━━ Texto de lectura

EPÍLOGO de Juan Claudio Álvarez
La
historia descrita en el Génesis de las ciudades de Sodoma y Gomorra, aporta a
la cultura judeocristiana el tono ominoso de una tragedia anunciada, inevitable
y con el agregado amargo de no haber sido posible encontrar entre sus calles el
mínimo necesario para convencer a la divinidad de cejar en su propósito de
aniquilación.
Dos ángeles se acercan a la tienda de
Abraham para anunciarle el próximo nacimiento del hijo que tanto anhelaba por
parte de su esposa anciana, y a quien hace años le había cesado “la costumbre de las mujeres”. De paso,
también le advierten de las intenciones de Dios para con las ciudades de la
llanura: destruirlas, porque sus grandes pecados y abominaciones habían subido
hasta el cielo, como una pestilencia que reclamaba una limpieza absoluta que
sólo se podría lograr a través de la muerte y posterior purificación de los
poblados, mediante el fuego y el azufre que ahora llovería desde los cielos.

━━━━

Objetivo de la tarea. Según el epílogo sobre Sodoma y Gomorra, ¿mediante qué se llevaría a cabo la purificación de los poblados de la llanura?

━━ Filas de datos

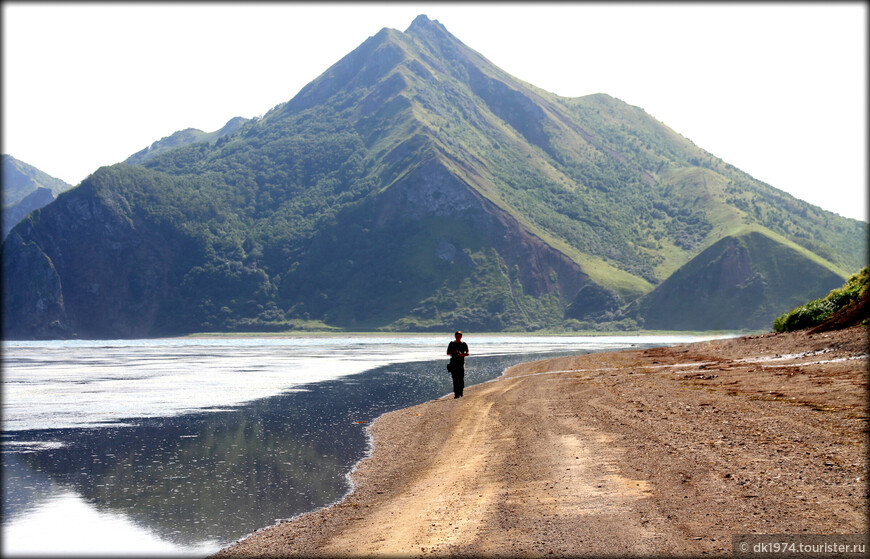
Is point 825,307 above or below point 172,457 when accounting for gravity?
above

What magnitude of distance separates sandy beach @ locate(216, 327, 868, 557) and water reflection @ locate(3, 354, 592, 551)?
1178 mm

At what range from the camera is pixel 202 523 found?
16.2 metres

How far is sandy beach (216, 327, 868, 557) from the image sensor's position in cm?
1176

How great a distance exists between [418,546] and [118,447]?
1696 centimetres

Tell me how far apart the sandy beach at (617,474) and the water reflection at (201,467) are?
3.87 ft

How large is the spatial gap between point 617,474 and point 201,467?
12134 millimetres

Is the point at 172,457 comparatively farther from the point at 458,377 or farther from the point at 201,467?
the point at 458,377

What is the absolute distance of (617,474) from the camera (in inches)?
622

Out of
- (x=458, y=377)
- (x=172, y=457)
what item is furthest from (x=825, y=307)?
(x=172, y=457)

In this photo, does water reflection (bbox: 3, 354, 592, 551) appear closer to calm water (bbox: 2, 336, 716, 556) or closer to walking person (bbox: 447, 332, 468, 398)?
calm water (bbox: 2, 336, 716, 556)

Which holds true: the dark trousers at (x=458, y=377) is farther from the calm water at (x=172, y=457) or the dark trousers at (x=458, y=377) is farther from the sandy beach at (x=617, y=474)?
the sandy beach at (x=617, y=474)

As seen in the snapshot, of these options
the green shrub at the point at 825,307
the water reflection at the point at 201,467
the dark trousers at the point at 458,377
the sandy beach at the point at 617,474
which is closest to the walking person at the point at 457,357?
the dark trousers at the point at 458,377

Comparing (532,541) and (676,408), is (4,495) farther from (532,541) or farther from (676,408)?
(676,408)

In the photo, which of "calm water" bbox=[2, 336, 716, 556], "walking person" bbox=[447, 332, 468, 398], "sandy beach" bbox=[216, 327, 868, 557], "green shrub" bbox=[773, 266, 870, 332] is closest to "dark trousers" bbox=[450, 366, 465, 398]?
"walking person" bbox=[447, 332, 468, 398]
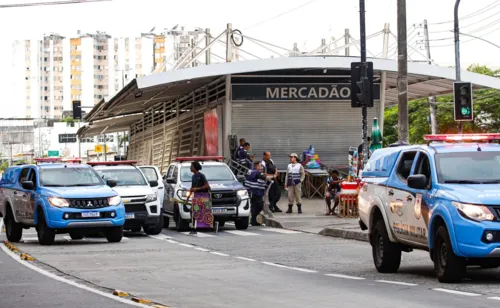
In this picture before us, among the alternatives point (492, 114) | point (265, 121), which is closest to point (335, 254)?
point (265, 121)

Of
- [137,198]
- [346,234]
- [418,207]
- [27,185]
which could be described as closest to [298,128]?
[137,198]

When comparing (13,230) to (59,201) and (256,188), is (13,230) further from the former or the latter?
(256,188)

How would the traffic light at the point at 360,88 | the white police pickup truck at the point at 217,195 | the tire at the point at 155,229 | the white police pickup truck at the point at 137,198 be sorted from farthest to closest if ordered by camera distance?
the white police pickup truck at the point at 217,195
the tire at the point at 155,229
the white police pickup truck at the point at 137,198
the traffic light at the point at 360,88

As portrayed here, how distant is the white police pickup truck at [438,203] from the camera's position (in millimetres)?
12883

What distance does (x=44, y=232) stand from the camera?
74.3 feet

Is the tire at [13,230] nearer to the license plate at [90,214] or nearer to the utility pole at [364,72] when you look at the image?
the license plate at [90,214]

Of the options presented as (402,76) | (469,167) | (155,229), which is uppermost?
(402,76)

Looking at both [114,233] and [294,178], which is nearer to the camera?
[114,233]

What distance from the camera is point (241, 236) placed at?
25.4 m

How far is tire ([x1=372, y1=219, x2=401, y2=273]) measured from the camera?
1540cm

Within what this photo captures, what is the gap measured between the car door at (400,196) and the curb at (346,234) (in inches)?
296

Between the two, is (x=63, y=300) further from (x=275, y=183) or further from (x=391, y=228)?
(x=275, y=183)

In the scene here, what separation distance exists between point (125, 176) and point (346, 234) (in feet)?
21.1

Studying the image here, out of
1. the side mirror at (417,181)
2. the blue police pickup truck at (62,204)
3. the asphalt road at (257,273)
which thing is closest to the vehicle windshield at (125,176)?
the blue police pickup truck at (62,204)
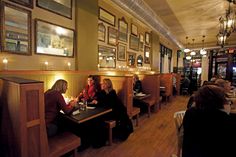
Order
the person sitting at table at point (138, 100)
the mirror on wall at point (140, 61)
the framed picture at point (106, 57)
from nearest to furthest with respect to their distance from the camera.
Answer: the framed picture at point (106, 57) → the person sitting at table at point (138, 100) → the mirror on wall at point (140, 61)

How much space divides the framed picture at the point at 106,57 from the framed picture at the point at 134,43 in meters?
1.13

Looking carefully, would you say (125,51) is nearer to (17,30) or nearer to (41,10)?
(41,10)

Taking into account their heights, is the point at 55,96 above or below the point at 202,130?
above

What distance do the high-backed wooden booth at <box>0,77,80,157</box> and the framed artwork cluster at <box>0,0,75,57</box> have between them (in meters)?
0.96

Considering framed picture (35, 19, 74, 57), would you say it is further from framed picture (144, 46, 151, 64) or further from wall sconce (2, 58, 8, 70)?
framed picture (144, 46, 151, 64)

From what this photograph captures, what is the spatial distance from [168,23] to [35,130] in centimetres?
617

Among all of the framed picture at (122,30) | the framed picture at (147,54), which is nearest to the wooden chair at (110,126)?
the framed picture at (122,30)

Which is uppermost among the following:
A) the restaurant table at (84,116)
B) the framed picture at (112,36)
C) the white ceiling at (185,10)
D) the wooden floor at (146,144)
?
Answer: the white ceiling at (185,10)

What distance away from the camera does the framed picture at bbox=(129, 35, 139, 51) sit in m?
5.74

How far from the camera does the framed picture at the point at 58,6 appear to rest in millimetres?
2875

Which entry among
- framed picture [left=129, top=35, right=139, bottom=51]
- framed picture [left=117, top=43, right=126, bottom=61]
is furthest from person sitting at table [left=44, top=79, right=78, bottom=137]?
framed picture [left=129, top=35, right=139, bottom=51]

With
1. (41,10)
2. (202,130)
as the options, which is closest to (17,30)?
(41,10)

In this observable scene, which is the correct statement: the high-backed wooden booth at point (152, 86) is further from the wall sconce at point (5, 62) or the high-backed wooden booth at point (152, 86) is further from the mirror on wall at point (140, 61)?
the wall sconce at point (5, 62)

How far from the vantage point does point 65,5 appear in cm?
329
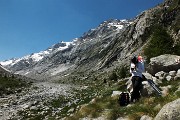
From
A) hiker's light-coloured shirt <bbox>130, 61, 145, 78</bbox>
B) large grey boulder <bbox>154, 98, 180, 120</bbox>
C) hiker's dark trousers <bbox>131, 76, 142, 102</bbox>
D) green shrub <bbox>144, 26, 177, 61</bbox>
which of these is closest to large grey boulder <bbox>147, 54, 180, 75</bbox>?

━━━━

Resultado del ejercicio. Mediante el fuego y el azufre que llovería desde los cielos.